Un hombre pobre, sencillo, humilde, trabajador, buen cristiano y padre de familia son las características que han hecho de San Isidro un santo popular, no solo madrileño y para los madrileños, sino un santo internacional.

En San Isidro, el pueblo descubrió que no hacía falta ser alguien con determinadas capacidades, o ser el fundador de una gran orden religiosa para ser relevante, para ser santo. En él encuentran a «un santo de la puerta de al lado», en palabras del papa Francisco, porque San Isidro es uno de sus vecinos, alguien común que es santo, que hace milagros, es decir, alguien normal y corriente a quien Dios escucha. Y su condición de labrador también ha hecho que la gente del campo acuda a su intercesión en tiempo de sequía para que caiga la lluvia, porque este santo conoce sus necesidades y sabe los problemas que conlleva la falta de agua.
San Isidro labrador
(Año 1130)
San Isidro bendito: ruega por nuestros campos y por nuestrosagricultores.
Es el patrono de los agricultores del mundo. Le pusieron ese nombre en honor de San Isidoro, un santo muy apreciado en España.
Sus padres eran unos campesinos sumamente pobres que ni siquiera pudieron enviar a su hijo a la escuela. Pero en casa le enseñaron a tener temor a ofender a Dios y gran amor de caridad hacia el prójimo y un enorme aprecio por la oración y por la Santa Misa y la Comunión.
Huérfano y solo en el mundo cuando llegó a la edad de diez años Isidro se empleó como peón de campo, ayudando en la agricultura a Don Juan de Vargas un dueño de una finca, cerca de Madrid. Allí pasó muchos años de su existencia labrando las tierras, cultivando y cosechando.
Se casó con una sencilla campesina que también llegó a ser santa y ahora se llama Santa María de la Cabeza (no porque ese fuera su apellido, sino porque su cabeza es sacada en procesión en rogativas, cuando pasan muchos meses sin llover).
Isidro se levantaba muy de madrugada y nunca empezaba su día de trabajo sin haber asistido antes a la Santa Misa.
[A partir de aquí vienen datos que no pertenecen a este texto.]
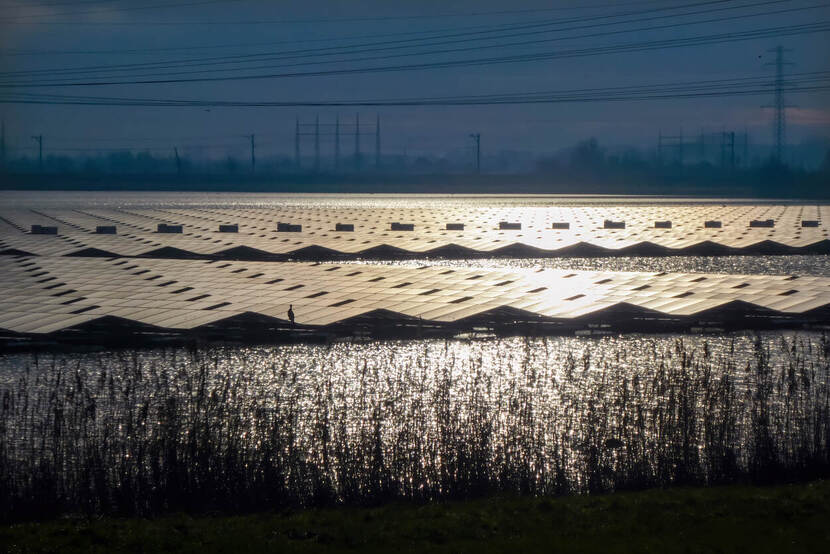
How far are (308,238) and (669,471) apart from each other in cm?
6237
Varios de sus compañeros muy envidiosos lo acusaron ante el patrón por «ausentismo» y abandono del trabajo. El señor Vargas se fue a observar el campo y notó que sí era cierto que Isidro llegaba una hora más tarde que los otros (en aquel tiempo se trabajaba de seis de la mañana a seis de la tarde) pero que mientras Isidro oía misa, un personaje invisible (quizá un ángel) le guaba sus bueyes y estos araban juiciosamente como si el propio campesino los estuviera dirigiendo.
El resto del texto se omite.